_TASK DESCRIPTION_.
Set the pictures aside and set down only the lines from the line holding "genus: Erinaceus" through the end of the entries below, ends included.

PROVIDED DATA section start

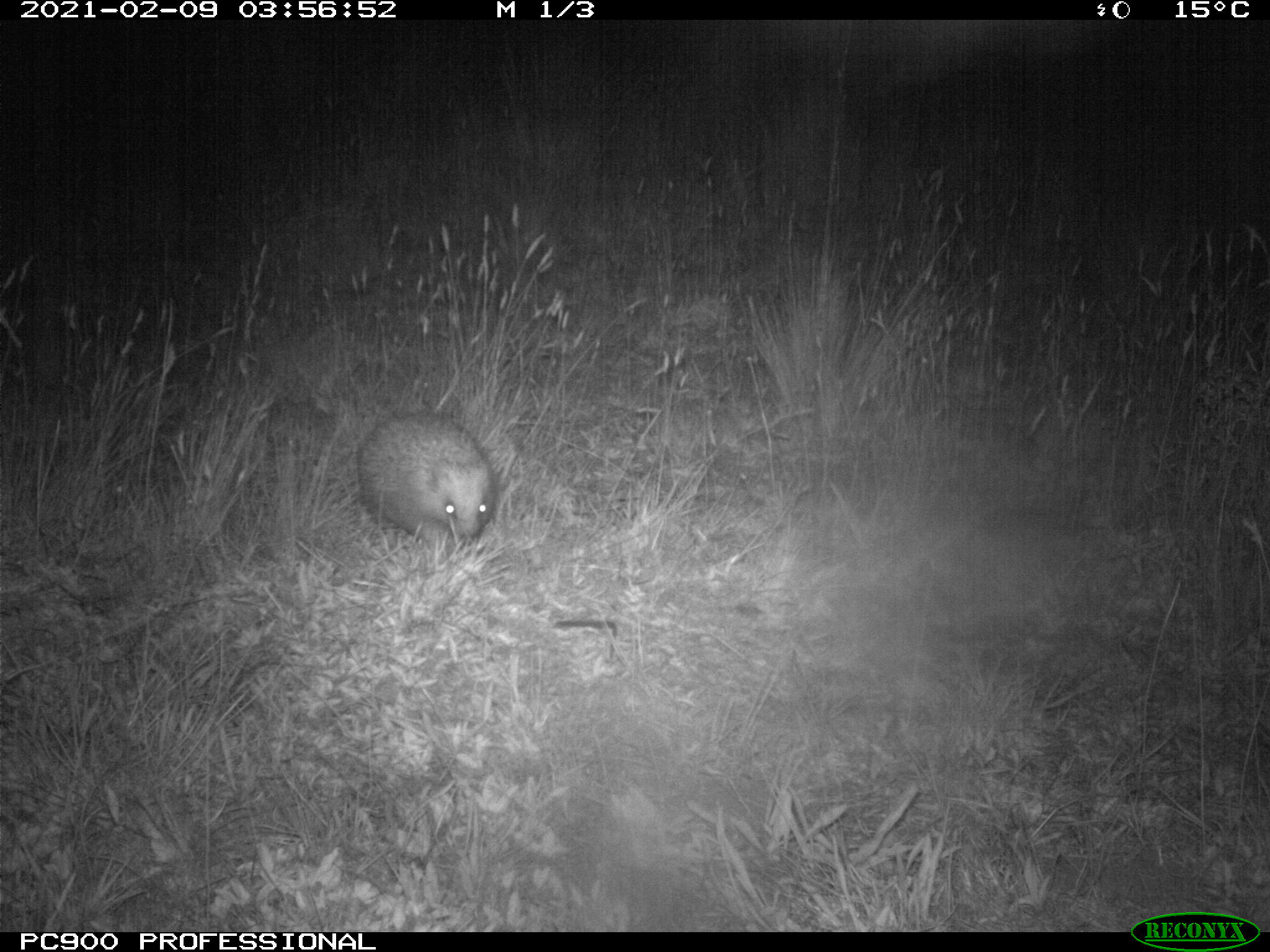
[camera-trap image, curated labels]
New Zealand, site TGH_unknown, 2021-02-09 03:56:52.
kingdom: Animalia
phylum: Chordata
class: Mammalia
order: Eulipotyphla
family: Erinaceidae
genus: Erinaceus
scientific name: Erinaceus europaeus europaeus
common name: european hedgehog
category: hedgehog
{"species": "hedgehog (european hedgehog) (Erinaceus europaeus europaeus)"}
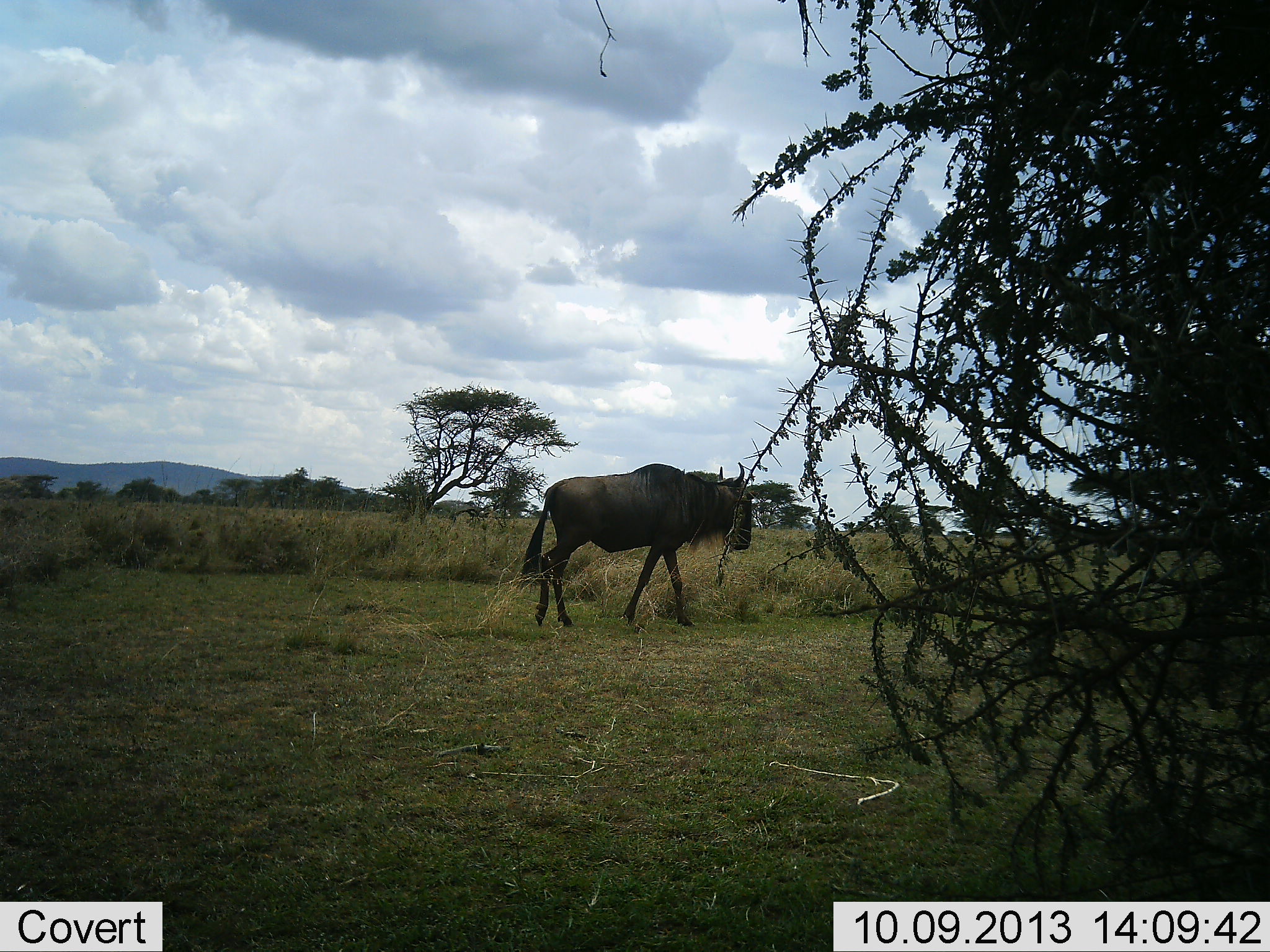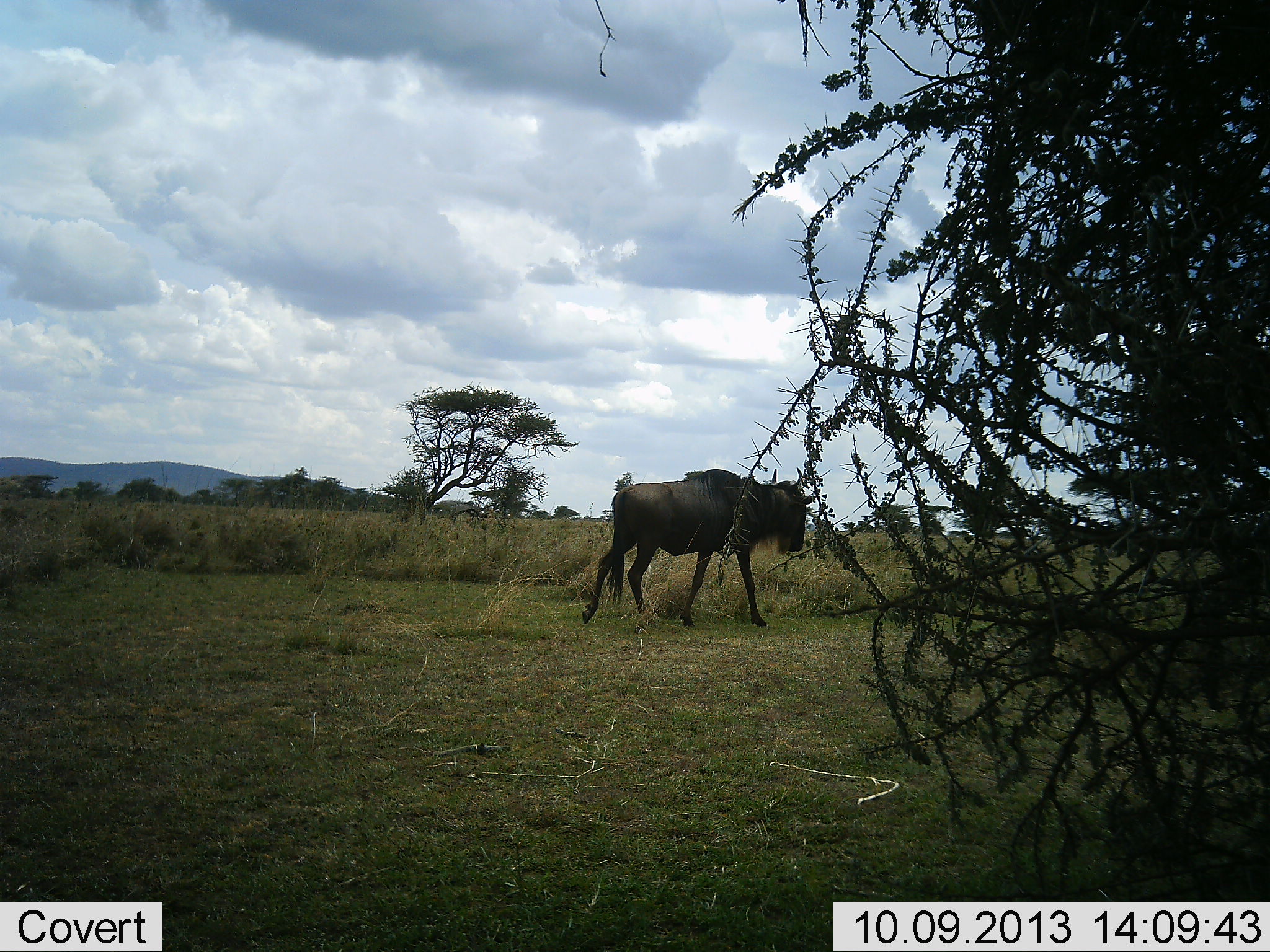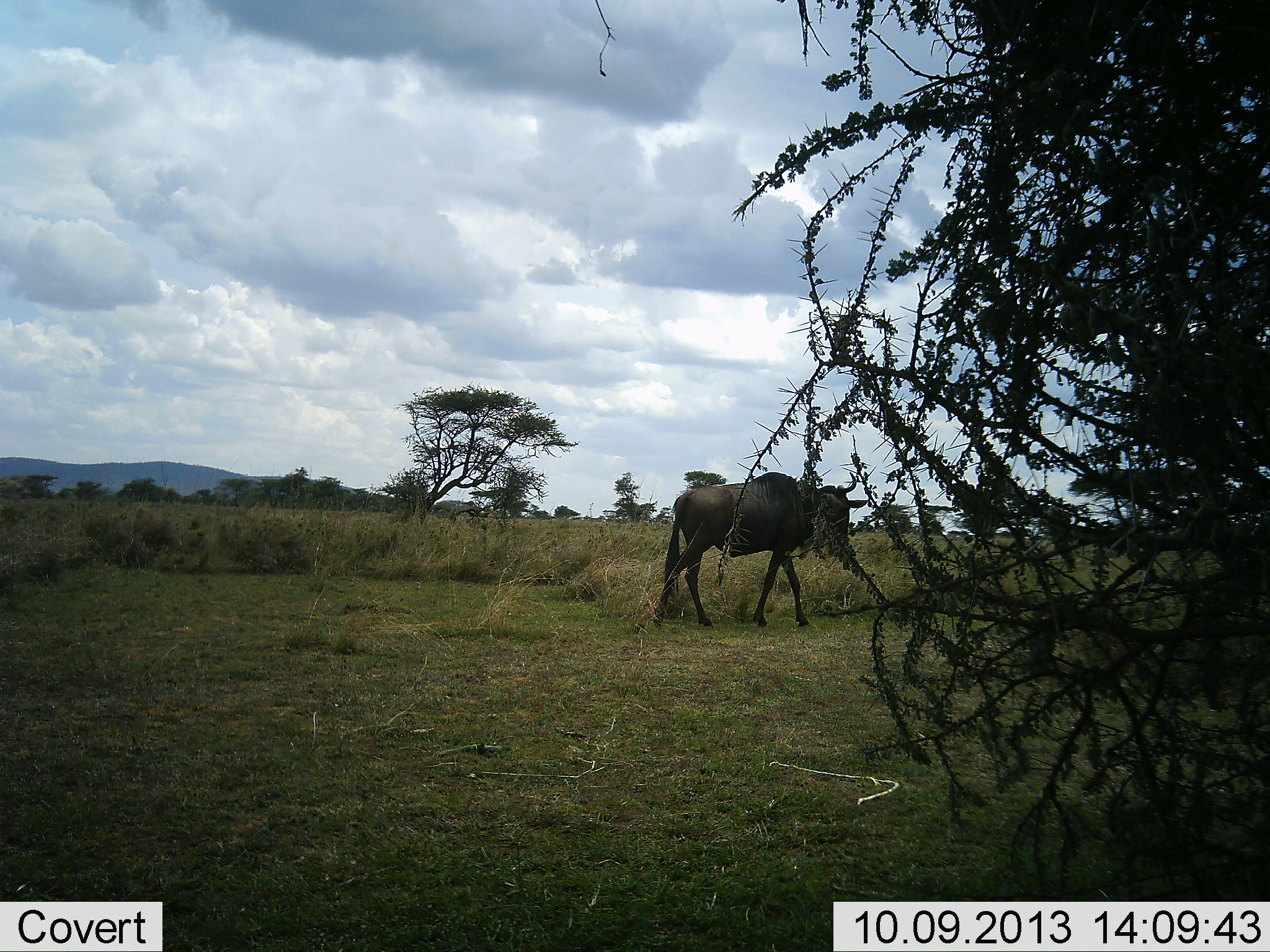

PROVIDED DATA section end

_WORKED SOLUTION_.
genus: Erinaceus
scientific name: Erinaceus europaeus europaeus
common name: european hedgehog
category: hedgehog
{"species": "hedgehog (european hedgehog) (Erinaceus europaeus europaeus)"}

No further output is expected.